Canfor is closing its mill here again as part of a company-wide effort to reduce production in the face of lower prices and high logging costs.

This closure, from Feb. 19 to Feb. 22, follows an extended Christmas shutdown.

The company’s mill in Mackenzie is also closing for a week and its Vavenby mill, located north of Kamloops on Hwy5, is closing for six weeks from Feb. 11 to March 22.

Company official Michelle Ward said there was nothing specific to Houston that made its operation here more susceptible to a closure than at other of Canfor’s operations.

“Many of our mills are faced with similar challenges,” she said.

“There are a number of factors across BC contributing to the constrained log supply and log costs including the decreasing annual allowable cut, increased competition for fibre driving prices higher and the last two wildfire seasons.”

Although production will cease, care and maintenance will continue, said Ward.

“In combination, these curtailments will reduce Canfor’s production output by approximately 40 million board feet,” the company said in a Jan. 300 release.

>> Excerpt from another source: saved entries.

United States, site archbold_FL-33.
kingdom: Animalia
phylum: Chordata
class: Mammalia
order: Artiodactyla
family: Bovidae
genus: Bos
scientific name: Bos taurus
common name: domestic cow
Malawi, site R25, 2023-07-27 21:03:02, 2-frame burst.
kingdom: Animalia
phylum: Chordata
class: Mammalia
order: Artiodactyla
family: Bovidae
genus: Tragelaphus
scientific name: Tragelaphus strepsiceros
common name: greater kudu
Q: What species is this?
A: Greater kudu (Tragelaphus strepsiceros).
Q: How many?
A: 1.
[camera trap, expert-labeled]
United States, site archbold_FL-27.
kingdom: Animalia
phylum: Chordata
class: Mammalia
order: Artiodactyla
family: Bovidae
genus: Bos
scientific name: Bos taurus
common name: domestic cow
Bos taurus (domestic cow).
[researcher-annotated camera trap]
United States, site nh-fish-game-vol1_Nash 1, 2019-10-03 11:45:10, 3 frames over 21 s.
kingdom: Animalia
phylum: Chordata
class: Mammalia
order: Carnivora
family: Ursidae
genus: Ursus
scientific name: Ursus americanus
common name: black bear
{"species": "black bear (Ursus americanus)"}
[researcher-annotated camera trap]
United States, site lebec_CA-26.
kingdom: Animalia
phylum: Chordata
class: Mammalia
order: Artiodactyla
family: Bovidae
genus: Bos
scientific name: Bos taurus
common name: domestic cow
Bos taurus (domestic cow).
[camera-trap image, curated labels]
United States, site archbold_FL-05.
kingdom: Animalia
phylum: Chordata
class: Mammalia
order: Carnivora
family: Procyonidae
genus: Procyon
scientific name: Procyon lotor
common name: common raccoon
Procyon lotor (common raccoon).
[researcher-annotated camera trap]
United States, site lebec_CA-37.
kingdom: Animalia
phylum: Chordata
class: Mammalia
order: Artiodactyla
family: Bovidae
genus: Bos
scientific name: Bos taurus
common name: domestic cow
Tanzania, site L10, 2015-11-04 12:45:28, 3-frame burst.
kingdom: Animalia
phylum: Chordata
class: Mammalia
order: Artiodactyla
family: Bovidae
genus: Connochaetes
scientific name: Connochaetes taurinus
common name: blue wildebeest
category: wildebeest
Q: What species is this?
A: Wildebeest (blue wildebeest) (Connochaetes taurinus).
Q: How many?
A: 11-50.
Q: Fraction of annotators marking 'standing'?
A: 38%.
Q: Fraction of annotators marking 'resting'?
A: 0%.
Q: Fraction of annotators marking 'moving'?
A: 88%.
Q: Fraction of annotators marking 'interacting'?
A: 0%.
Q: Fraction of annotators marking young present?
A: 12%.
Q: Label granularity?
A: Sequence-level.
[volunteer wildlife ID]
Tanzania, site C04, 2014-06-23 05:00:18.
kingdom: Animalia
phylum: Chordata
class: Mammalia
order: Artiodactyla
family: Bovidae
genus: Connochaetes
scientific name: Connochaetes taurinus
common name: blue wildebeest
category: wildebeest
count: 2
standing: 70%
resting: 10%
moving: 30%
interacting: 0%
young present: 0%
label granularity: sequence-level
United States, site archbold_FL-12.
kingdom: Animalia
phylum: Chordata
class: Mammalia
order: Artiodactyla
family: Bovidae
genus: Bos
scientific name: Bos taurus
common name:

“This is in addition to the approximately 150 million board feet of production capacity that was curtailed by Canfor in the fourth quarter of 2018 and earlier in 2019.”

The Houston facility has been owned by Canfor since 1999 and after an extensive expansion program, was unveiled in 2004 as the world’s largest sawmill with an annual production capacity of 600 million board feet of dimension lumber.

It employs approximately 385 people, including those in its woodlands section.

Canfor has 13 sawmills in Canada, with total annual capacity of approximately 3.8 billion board feet.

Canfor and other companies are also continuing to bargain with unionized employees in hopes of reaching a new contract.

Members of the United Steel Workers staged a series of rotating strikes throughout the province last year to press for a new contract of wage increases and benefits improvements.